TASK 1:
Answer these questions using the article on the Cook Islands travel bubble:
(a) On what date does quarantine-free travel between the Cook Islands and New Zealand begin?
(b) How many days must a traveller have spent in New Zealand before flying to Rarotonga?
(c) According to the Australian Border Force, what must travelers transiting through New Zealand first apply for?
TASK 2: Carry on the article on the Cook Islands travel bubble from its last sentence.

TEXT SECTION:
------------------------

On Monday, news that the Cook Islands would be opening a safe-travel bubble with New Zealand was met with great excitement. However, Australians are being told the islands are still off limits.
From 17 May tourists can visit the islands from New Zealand, quarantine-free - but this new arrangement has caused some complications with New Zealand's' existing Transtasman travel bubble.
Australians are being told that they could face fines or jail time on return, if they use New Zealand's other quarantine-free air route.
The Australian Border Force is warning travellers intending to transit through New Zealand that they must first apply for an "outward travel exemption", and without urgent compassionate grounds for visiting the Cook Islands they could be breaking the law.
Quarantine-free travel between the Cook Islands and New Zealand is to begin on 17 May.
Anyone in New Zealand can travel quarantine-free to the Cook Islands, as long as they meet the eligibility criteria and immigration requirements.
On Monday, when PM Arden announced the bubble, the new Cooks travel arrangement would function much like the one in place with Australia. There would be a travel alert system for managing potential Covid 19 outbreaks and "as in the case with Australia, the bubble comes with a 'flyer-beware' caveat," she said.
However, the Cook Islands bubble is being introduced in addition to, and not as part of the existing Transtasman bubble. Any traveller wishing to fly to Rarotonga must have first spent 14 days in New Zealand.
In a statement to news.com.au the Australian Border Force said that the new Cook Islands travel arrangement "will not include Australia".
However, once in New Zealand, customs agencies had "no role or power to prevent the further departure of Australian citizens to overseas destinations from New Zealand."

------------------------

[Data extracted from a collection]
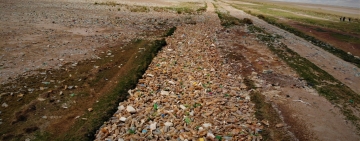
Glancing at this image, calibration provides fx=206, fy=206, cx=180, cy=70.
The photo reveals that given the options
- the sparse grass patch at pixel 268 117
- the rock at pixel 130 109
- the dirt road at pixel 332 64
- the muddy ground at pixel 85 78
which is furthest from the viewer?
the dirt road at pixel 332 64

------------------------

EXERCISE RESPONSE 1:
(a) 17 May
(b) 14 days
(c) An "outward travel exemption"

EXERCISE RESPONSE 2:
This overseas travel loop hole has previously been exploited by Australians as a gateway to countries currently off-limits under Australian Covid 19 restrictions.
The Australian government has recently cracked down on travellers exploiting the backdoor to overseas travel. Australians transiting New Zealand to a third country are now required to apply for an exemption on compassionate grounds.
Under the country's new biosecurity laws, returning travellers are being threatened with jail if they are found to have been using New Zealand to visit other destinations.
Currently travel to the Cook Islands does not have its own safe-travel agreement with Australia.
Australian airlines are still waiting on this agreement, though they have welcomed New Zealand's safe-travel bubble as a positive step.
Speaking to the Herald a spokesperson for Qantas group member JetStar says its Cook Islands flights are on hold, until Australia has its own bubble.
"Our services to Rarotonga originate in Australia so are not part of the NZ/Cook Island bubble," he said.
"We look forward to the Australian Government working with the Cook Islands and other Pacific Island governments for two-way quarantine-free travel in the future."